Responda às perguntas a seguir com base no texto.
1. Que horário o celular mostra no momento do despertar?
2. O que é bebido na cozinha antes dos exercícios diários?
3. Quais são as três plantas que ainda não foram regadas quando a tarde chega?

### Bloco de texto:

┄┄┄┄┄┄┄┄┄┄┄┄┄┄┄┄┄┄┄┄

João Pessoa, 06 de junho de 2020 | --ºC / --ºC Dólar - Euro
Acordo, olho o celular e são 8h12. A cama já está solitária, Hércules, meu esposo, hoje saiu bem cedo para o trabalho. O sono ainda teima, mas me recuso a fechar os olhos novamente. Faço uma breve oração, agradeço pelo dia e peço proteção. Permaneço na cama e nela me espreguiço. Novamente com o celular em mãos, atualizo-me do mundo.
Já são 8h35, estou pronta para me levantar. Abro as janelas do meu quarto. Tudo igual. As ruas permanecem calmas, mesmo na quarentena flexibilizada de São Paulo, e as janelas dos vizinhos do prédio da frente continuam fechadas.
Troco de roupa, coloco alguma malha confortável para treinar, calço o tênis e sigo para cozinha. Tomo um copo de água e outro de iogurte, então estou pronta para meus exercícios diários na minha própria sala. De antemão puxo todas as cortinas. Deixo o sol entrar no meu lar e em mim.
O dia segue na minha rotina de quarentena. Antes de ir preparar o almoço volto para o quarto e vejo que as janelas dos meus vizinhos permanecem iguais. A exceção de um dos apartamentos, que subiu metade das persianas, e de outro que abriu milimetricamente uma das janelas para deixar o gato passar. Eu, que nesse isolamento achei que me divertiria olhando a vida alheia, como no filme Janela Indiscreta, contento-me em todos os dias assistir ao gato tomando sol e desafiando a rede de proteção (com preocupação). Às vezes, o espetáculo ganha um novo ator, um tanto mais tímido, que escolhe dias para subir ao palco: outro gato.
A tarde chega e eu percebo que ainda não reguei minhas três plantas. Um pé de coentro, outro de hortelã e o terceiro de manjericão, os três adquiridos nos últimos 70 dias. Não foi difícil entender que eles precisam apenas de água e luz para viver, mas por ser novidade em minha rotina, às vezes esqueço. Para benefício do mundo das ervas, as minhas seguem lindas e viçosas.

┄┄┄┄┄┄┄┄┄┄┄┄┄┄┄┄┄┄┄┄

Itens de um conjunto de dados
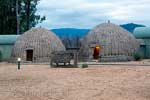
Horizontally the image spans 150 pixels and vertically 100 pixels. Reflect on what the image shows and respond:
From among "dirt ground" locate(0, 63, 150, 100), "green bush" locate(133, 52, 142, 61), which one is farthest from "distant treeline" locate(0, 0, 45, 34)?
"dirt ground" locate(0, 63, 150, 100)

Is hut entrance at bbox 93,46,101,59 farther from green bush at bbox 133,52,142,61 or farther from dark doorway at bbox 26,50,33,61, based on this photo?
dark doorway at bbox 26,50,33,61

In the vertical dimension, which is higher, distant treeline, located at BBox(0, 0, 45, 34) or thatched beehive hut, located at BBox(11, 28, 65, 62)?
distant treeline, located at BBox(0, 0, 45, 34)

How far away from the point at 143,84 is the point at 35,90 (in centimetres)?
434

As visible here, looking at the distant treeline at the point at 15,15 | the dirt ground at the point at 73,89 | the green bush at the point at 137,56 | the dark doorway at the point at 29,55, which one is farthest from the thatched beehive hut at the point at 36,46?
the dirt ground at the point at 73,89

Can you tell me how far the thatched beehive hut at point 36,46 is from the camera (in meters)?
40.6

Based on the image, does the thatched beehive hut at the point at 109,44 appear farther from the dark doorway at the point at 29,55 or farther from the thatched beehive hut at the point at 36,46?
the dark doorway at the point at 29,55

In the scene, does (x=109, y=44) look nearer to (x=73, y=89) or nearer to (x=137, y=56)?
(x=137, y=56)

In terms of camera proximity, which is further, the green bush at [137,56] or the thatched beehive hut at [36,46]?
the thatched beehive hut at [36,46]

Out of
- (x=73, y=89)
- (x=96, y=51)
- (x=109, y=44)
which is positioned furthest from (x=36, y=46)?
(x=73, y=89)

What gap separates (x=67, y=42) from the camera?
160 feet

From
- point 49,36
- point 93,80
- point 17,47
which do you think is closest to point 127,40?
point 49,36

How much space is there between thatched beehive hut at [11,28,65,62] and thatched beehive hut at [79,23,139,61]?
252 centimetres

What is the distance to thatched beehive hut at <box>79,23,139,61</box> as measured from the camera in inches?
1597

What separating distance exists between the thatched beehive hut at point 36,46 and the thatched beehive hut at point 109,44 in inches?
99.4
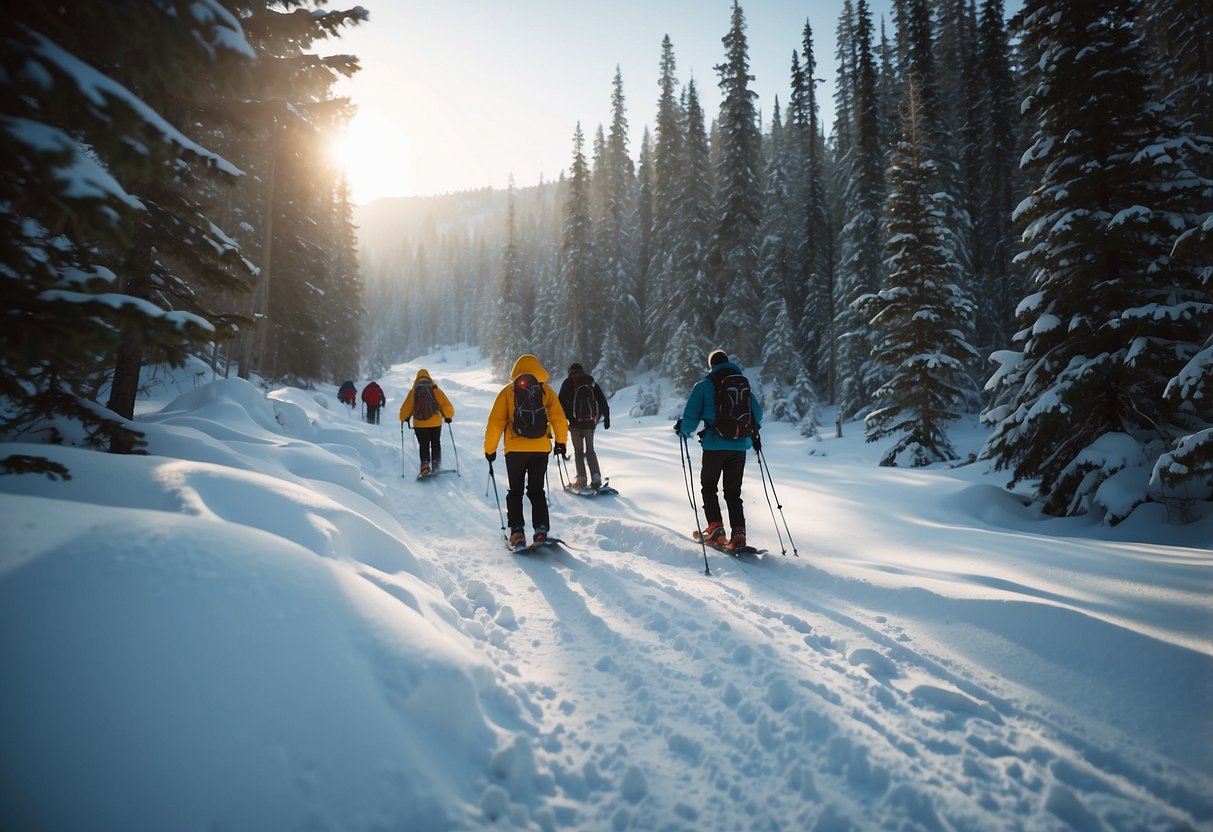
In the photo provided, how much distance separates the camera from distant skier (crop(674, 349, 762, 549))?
6105 millimetres

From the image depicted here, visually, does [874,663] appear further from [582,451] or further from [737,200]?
[737,200]

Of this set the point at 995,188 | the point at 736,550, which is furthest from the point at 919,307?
the point at 995,188

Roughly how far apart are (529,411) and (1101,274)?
939 cm

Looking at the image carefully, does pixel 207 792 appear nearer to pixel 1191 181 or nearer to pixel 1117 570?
pixel 1117 570

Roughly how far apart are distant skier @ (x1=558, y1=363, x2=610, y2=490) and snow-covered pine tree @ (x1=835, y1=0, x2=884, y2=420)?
60.7 ft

┄┄┄┄┄┄┄┄┄┄┄┄┄┄┄┄┄┄┄┄

### Resposta da tarefa:
1. 8h12.
2. Um copo de água e outro de iogurte.
3. Um pé de coentro, um de hortelã e um de manjericão.